Lamaindonne, une maison d’édition photographique généreuse

Éditions lamaindonne
Livres des éditions lamaindonne

C’est un nom qui interpelle : lamaindonne, un joli titre énigmatique pour une maison d’édition d’ouvrages photographiques qui, peu à peu, se fait une place de choix dans un unidivers éditorial difficile. David Fourré, son créateur, nous dit comment il anime et fait vivre sa société.

C’est une petite commune de l’Aveyron à une vingtaine de kilomètres de Rodez. Calme et sereine, elle s’anime le dimanche lors des marchés estivaux où habitants et touristes se retrouvent autour du tonneau géant, dévolu chaque semaine à un viticulteur différent. Il y fait bon vivre mais on ne s’attend guère à ce qu’une maison d’édition photographique nationale s’y installe. C’est pourtant à Marcillac-Vallon, blotti autour de vignes en étages, qu’a été créée en 2011 lamaindonne, sous la direction de David Fourré. Cet autodidacte en matière d’art photographique a accepté de répondre à nos questions pour nous aider à comprendre ce qui fait qu’en 2023, douze ans après sa création, sa maison d’édition tient le choc et renferme dans ses cartons de nombreux projets, dont une nouvelle collection que nous vous présenterons prochainement. Questions-réponses au cours d’un quartier de maisons de grès rouge avec une seule exception à notre petit jeu: ne pas répondre totalement à la demande concernant le choix de ce nom, lamaindonne, « juste dire que LaMaNoDa était le nom que je prévoyais, en relation avec le début des prénoms de chaque personne de ma famille, et que cela est devenu lamaindonne dans une traduction approximative de l’espagnol ». Pour le reste aucune restriction.

- - - -

▶ _Questions sur l'article_
• 1. Restituez fidèlement le passage de l'article sur la maison d'édition lamaindonne qui commence à « Lamaindonne, une maison » et se termine à « vivre sa société. ».
• 2. Prolongez l'article sur la maison d'édition lamaindonne au-delà de sa dernière phrase.
Les entrées n'ont aucun rapport avec l'article sur la maison d'édition lamaindonne.

▶ _Données à examiner_
- - - -

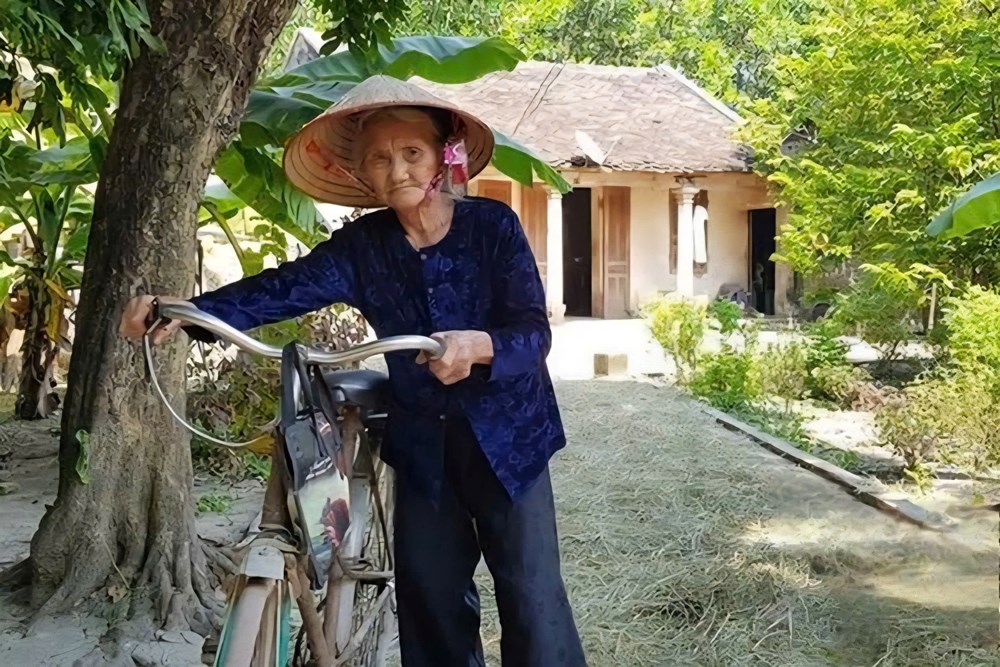 Bài 2: Hành trình 10 năm thấm nhuần tư tưởng Hồ Chí Minh - ảnh 3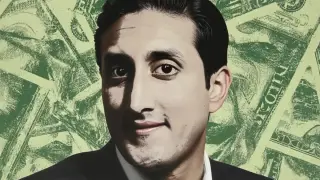 JPMorgan's $1 Million Settlement Offer Fails to Satisfy Rana's $12 Million Demand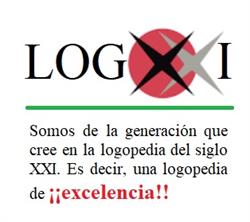 LOGXXI, Madrid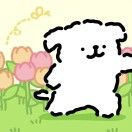 君杳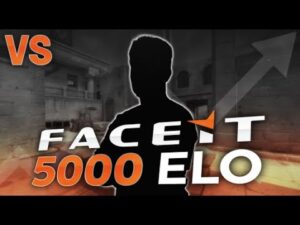 Oh la game de ZINZIN (immersion CS 5000 elo)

- - - -

▶ _Corrigé des exercices_
• 1.
Lamaindonne, une maison d’édition photographique généreuse

Éditions lamaindonne
Livres des éditions lamaindonne

C’est un nom qui interpelle : lamaindonne, un joli titre énigmatique pour une maison d’édition d’ouvrages photographiques qui, peu à peu, se fait une place de choix dans un unidivers éditorial difficile. David Fourré, son créateur, nous dit comment il anime et fait vivre sa société.

• 2.
David Fourré
David Fourré

Unidivers – Une question incontournable pour débuter: quand et comment sont nées les éditions lamaindonne ?

David Fourré – Les Éditions lamaindonne sont nées en 2011 avec la parution du livre Chats lunatiques de Joseph Charroy et Florence Cats. Cela faisait déjà 16 ans que je travaillais dans l’édition et plus spécifiquement pour une maison qui avait un très beau catalogue d’albums jeunesse, les éditions du Rouergue. En 2010, j’ai aidé un ami à réaliser son livre de photographie. Cela m’a tout de suite donné l’envie de continuer l’aventure. C’est à ce moment que lamaindonne est née. Quand j’ai rencontré Joseph Charroy et Florence Cats, j’étais prêt.

U – Quel était votre objectif avec cette création ?

David Fouré – Avant tout j’avais envie de faire mes propres livres et pas seulement ceux des maisons d’édition pour qui je travaillais. Je ne connaissais pas grand chose à la photographie à ce moment là. J’ai appris avec les livres photos que j’ai lus de façon boulimique…

U: Comment choisissez-vous vos photographes?

David Fouré – Je ne publie que trois livres monographiques par an, donc le planning est déjà plein pour les deux à trois années à venir. Il y a les photographes que j’ai déjà publiés, qui reviennent avec de nouveaux projets, d’autres photographes que je suis depuis plusieurs années déjà, souvent un peu de la même famille que les auteurs déjà publiés et quelques nouveaux auteurs que je découvre sur le net ou dans la presse. Mais la photographie d’auteur est un petit milieu et on est amenés à rencontrer rapidement beaucoup de photographes.

editions lamaindonne
Photographie tirée d’Oreille coupée de Julien Coquentin

U – Quels sont vos projets justement ?

DF – Parmi les projets à venir, je vais retravailler avec Gabrielle Duplantier, Gilles Roudière ou Martin Bogren. Il y aura également de nouveaux venus : Lorenzo Castore et Damien Daufresne qui sont un peu de cette même “famille”, Nolwenn Brod dont j’adore le travail et… Bernard Plossu. Il faut qu’à chaque fois, le projet soit un véritable coup de cœur.

U – Comment qualifieriez-vous votre ligne éditoriale ?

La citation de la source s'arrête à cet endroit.